▸ **Material for this exercise**
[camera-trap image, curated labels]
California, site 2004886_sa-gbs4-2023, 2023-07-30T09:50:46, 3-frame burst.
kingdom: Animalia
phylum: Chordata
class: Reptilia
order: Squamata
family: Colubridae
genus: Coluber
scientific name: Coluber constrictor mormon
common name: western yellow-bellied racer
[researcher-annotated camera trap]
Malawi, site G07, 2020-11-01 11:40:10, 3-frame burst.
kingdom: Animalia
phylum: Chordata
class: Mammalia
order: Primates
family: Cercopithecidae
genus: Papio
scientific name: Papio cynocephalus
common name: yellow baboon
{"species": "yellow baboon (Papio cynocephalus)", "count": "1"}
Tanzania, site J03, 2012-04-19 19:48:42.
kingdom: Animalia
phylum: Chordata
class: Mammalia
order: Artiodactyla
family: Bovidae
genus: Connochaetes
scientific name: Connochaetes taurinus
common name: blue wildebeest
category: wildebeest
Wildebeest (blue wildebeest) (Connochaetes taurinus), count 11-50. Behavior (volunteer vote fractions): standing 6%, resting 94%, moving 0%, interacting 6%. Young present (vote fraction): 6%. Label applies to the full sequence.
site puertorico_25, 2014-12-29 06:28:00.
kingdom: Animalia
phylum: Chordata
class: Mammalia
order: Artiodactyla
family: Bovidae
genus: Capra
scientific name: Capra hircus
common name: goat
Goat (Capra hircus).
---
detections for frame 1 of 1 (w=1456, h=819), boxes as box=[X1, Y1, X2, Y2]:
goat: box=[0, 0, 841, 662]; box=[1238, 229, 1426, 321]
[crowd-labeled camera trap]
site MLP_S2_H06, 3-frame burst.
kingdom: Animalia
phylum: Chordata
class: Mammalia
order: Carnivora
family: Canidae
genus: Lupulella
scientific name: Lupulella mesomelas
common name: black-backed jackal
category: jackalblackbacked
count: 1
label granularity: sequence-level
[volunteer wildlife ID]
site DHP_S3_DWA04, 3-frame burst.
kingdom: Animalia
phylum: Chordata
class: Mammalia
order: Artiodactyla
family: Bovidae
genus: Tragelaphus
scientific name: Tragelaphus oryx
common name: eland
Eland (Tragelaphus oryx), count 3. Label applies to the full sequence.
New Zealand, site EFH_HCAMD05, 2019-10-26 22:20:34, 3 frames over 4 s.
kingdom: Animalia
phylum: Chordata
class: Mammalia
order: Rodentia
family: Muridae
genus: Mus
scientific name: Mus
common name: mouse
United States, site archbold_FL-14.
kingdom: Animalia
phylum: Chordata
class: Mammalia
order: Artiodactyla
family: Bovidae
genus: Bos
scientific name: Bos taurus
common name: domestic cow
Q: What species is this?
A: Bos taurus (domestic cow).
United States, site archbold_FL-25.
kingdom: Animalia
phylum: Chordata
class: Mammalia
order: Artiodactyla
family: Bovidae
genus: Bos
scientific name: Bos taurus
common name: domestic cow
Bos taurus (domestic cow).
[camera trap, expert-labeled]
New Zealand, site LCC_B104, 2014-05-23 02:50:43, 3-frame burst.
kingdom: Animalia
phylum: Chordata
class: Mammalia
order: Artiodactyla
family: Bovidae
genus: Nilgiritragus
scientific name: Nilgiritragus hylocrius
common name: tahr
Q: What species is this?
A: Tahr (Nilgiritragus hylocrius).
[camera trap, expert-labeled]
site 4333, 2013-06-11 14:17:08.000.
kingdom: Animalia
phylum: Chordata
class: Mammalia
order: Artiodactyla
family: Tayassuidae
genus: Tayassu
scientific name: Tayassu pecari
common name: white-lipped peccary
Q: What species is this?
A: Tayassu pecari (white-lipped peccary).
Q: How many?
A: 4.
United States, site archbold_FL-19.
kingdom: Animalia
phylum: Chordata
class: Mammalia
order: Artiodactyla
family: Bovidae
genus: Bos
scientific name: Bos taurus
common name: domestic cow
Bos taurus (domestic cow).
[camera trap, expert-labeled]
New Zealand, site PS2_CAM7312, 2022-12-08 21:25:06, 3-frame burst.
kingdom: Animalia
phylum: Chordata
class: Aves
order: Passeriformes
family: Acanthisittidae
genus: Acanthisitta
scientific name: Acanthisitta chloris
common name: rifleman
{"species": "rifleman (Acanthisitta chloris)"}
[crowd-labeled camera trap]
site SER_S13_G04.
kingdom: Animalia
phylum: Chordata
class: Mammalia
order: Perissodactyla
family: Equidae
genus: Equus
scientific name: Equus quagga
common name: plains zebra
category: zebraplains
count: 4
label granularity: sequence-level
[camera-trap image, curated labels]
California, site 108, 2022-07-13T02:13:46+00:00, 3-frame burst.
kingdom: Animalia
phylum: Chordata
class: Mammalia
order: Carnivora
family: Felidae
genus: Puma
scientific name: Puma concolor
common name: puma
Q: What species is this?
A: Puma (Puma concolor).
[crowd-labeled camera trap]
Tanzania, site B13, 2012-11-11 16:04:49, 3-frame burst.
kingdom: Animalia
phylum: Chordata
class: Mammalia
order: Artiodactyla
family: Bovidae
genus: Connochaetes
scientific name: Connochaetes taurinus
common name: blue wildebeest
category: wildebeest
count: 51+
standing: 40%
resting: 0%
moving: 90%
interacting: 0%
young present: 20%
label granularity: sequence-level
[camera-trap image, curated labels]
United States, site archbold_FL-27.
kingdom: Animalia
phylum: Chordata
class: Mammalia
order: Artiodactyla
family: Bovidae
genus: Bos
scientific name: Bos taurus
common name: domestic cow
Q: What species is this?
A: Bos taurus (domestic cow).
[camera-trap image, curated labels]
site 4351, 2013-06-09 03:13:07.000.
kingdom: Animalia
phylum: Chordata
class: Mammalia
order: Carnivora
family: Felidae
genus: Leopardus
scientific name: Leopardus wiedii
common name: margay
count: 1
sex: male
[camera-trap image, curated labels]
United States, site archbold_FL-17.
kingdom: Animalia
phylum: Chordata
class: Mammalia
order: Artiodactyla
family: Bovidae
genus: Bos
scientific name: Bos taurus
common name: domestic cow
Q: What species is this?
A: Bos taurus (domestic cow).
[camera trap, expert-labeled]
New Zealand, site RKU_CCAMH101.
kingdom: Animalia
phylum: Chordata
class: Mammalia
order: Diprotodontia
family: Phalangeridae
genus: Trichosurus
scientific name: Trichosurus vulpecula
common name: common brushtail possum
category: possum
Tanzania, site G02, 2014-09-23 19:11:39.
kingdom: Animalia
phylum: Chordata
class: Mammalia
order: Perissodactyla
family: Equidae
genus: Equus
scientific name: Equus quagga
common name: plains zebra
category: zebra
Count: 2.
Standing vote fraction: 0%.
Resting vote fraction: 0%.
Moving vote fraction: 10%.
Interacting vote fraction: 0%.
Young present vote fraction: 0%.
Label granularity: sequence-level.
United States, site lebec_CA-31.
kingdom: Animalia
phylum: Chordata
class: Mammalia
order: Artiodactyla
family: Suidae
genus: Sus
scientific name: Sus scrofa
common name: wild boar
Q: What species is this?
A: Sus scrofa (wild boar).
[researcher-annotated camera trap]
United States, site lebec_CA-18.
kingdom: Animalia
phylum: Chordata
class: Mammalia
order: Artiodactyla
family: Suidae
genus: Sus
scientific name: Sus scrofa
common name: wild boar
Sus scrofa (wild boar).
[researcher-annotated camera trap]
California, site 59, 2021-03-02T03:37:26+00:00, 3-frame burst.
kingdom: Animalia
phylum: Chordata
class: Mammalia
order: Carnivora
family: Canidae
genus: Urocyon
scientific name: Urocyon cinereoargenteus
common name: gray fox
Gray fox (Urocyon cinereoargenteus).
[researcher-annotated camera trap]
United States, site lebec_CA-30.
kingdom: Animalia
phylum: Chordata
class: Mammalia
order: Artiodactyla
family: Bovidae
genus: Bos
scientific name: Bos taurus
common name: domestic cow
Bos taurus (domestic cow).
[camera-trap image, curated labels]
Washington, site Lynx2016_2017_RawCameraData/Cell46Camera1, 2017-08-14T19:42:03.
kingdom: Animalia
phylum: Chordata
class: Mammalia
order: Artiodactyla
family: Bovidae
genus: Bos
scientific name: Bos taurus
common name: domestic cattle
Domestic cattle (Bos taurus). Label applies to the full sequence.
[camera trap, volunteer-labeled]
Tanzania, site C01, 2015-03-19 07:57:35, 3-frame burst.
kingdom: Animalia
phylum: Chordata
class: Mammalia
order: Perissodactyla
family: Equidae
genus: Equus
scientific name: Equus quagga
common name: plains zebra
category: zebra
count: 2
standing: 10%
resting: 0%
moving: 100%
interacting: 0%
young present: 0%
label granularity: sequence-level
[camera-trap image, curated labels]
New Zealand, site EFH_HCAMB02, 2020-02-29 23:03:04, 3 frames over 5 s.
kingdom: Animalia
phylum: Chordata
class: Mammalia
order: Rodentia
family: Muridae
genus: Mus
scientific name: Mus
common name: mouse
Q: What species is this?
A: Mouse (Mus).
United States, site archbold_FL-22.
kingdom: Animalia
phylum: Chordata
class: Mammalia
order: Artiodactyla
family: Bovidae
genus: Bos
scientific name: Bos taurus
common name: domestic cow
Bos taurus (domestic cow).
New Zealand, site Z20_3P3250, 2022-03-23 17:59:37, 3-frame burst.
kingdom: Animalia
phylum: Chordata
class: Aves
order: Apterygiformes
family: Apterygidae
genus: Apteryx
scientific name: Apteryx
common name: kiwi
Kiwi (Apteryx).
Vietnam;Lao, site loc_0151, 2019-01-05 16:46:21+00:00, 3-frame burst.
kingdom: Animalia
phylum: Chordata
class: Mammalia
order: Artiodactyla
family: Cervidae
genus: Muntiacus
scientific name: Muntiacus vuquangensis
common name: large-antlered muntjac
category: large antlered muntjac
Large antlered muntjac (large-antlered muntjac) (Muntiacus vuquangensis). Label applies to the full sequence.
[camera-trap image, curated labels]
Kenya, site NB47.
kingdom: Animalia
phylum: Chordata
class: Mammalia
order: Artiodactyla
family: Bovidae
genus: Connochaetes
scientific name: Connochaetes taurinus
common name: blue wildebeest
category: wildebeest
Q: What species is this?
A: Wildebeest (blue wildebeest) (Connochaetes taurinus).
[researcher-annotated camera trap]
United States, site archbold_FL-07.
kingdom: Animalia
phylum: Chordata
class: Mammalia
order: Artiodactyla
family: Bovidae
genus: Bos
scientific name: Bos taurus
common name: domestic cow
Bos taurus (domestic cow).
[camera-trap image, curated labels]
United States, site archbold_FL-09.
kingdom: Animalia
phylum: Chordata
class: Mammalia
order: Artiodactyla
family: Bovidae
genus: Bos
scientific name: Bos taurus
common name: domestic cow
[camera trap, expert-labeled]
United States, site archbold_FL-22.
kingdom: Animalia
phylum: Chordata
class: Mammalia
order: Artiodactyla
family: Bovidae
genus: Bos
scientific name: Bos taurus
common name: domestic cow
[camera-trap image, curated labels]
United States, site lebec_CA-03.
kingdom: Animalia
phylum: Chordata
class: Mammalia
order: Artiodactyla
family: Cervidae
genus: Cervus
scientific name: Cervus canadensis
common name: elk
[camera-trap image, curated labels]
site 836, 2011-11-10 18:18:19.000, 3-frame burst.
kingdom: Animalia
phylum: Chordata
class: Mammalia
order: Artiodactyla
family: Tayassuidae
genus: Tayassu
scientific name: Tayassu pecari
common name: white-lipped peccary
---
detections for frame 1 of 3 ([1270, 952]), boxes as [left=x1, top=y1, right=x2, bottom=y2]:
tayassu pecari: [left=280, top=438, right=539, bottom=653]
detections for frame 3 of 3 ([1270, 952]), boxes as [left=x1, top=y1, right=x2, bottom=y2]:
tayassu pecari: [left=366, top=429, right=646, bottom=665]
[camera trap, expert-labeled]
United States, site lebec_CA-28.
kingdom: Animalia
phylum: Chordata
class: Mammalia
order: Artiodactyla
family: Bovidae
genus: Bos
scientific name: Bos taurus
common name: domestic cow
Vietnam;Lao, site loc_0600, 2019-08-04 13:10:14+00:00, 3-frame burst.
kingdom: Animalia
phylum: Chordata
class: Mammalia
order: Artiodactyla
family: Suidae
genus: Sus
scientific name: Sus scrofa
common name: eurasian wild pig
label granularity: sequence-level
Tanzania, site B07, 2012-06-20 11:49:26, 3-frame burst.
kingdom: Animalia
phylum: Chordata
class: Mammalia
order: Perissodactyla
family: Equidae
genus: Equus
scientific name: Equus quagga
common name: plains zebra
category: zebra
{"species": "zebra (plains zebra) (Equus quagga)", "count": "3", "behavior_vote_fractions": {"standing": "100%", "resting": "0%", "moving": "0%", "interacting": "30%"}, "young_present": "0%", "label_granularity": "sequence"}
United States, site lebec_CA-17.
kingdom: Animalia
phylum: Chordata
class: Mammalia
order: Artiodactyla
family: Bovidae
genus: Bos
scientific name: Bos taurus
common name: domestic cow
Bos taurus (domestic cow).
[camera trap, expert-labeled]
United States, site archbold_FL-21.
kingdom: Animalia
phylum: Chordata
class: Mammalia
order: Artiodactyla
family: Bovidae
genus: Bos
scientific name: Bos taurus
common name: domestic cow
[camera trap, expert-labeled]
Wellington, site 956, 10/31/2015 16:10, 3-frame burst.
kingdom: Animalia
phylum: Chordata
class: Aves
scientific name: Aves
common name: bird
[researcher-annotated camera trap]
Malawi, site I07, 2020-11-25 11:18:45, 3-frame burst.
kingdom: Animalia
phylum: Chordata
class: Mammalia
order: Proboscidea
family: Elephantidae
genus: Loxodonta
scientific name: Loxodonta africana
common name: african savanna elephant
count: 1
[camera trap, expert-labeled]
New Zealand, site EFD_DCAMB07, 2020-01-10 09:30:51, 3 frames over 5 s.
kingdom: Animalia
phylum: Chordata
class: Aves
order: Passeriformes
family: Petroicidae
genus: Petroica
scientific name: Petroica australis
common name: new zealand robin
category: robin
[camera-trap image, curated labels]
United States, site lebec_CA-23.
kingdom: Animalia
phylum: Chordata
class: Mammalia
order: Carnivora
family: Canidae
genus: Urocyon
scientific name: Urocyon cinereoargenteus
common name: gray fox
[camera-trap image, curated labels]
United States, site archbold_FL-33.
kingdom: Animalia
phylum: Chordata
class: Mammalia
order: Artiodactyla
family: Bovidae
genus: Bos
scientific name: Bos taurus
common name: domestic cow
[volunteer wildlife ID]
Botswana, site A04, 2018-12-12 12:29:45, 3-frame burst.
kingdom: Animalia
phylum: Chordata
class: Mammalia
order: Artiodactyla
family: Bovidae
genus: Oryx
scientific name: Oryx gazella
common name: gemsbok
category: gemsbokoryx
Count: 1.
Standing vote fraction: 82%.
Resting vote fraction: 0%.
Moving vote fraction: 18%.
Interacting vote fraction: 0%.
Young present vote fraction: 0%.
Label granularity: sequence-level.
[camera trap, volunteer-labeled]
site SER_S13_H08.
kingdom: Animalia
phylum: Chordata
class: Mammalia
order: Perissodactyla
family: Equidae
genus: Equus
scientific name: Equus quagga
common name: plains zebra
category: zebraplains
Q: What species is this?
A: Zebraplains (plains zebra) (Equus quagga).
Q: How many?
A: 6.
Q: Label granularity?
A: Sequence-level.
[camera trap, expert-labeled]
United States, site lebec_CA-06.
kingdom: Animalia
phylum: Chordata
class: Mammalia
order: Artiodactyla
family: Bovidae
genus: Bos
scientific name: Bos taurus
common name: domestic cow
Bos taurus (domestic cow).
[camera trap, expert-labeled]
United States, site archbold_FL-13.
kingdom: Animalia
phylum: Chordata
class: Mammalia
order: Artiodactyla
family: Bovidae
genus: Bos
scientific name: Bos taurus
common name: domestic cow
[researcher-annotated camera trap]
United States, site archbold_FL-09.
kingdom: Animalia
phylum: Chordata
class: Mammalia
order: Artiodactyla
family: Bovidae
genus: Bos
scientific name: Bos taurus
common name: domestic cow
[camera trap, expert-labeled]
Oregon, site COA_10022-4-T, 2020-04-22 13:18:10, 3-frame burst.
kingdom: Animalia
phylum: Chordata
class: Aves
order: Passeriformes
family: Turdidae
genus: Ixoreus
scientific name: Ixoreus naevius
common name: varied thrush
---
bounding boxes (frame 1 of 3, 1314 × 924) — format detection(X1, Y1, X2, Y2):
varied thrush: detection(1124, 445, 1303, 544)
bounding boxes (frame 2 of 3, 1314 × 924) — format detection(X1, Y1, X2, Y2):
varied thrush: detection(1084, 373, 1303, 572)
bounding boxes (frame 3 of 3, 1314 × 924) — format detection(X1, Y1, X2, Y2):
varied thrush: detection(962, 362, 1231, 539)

▸ **Task to carry out**
Your task is to copy each line from the material above that includes the word "Malawi".

▸ **Written answer**
Malawi, site G07, 2020-11-01 11:40:10, 3-frame burst.
Malawi, site I07, 2020-11-25 11:18:45, 3-frame burst.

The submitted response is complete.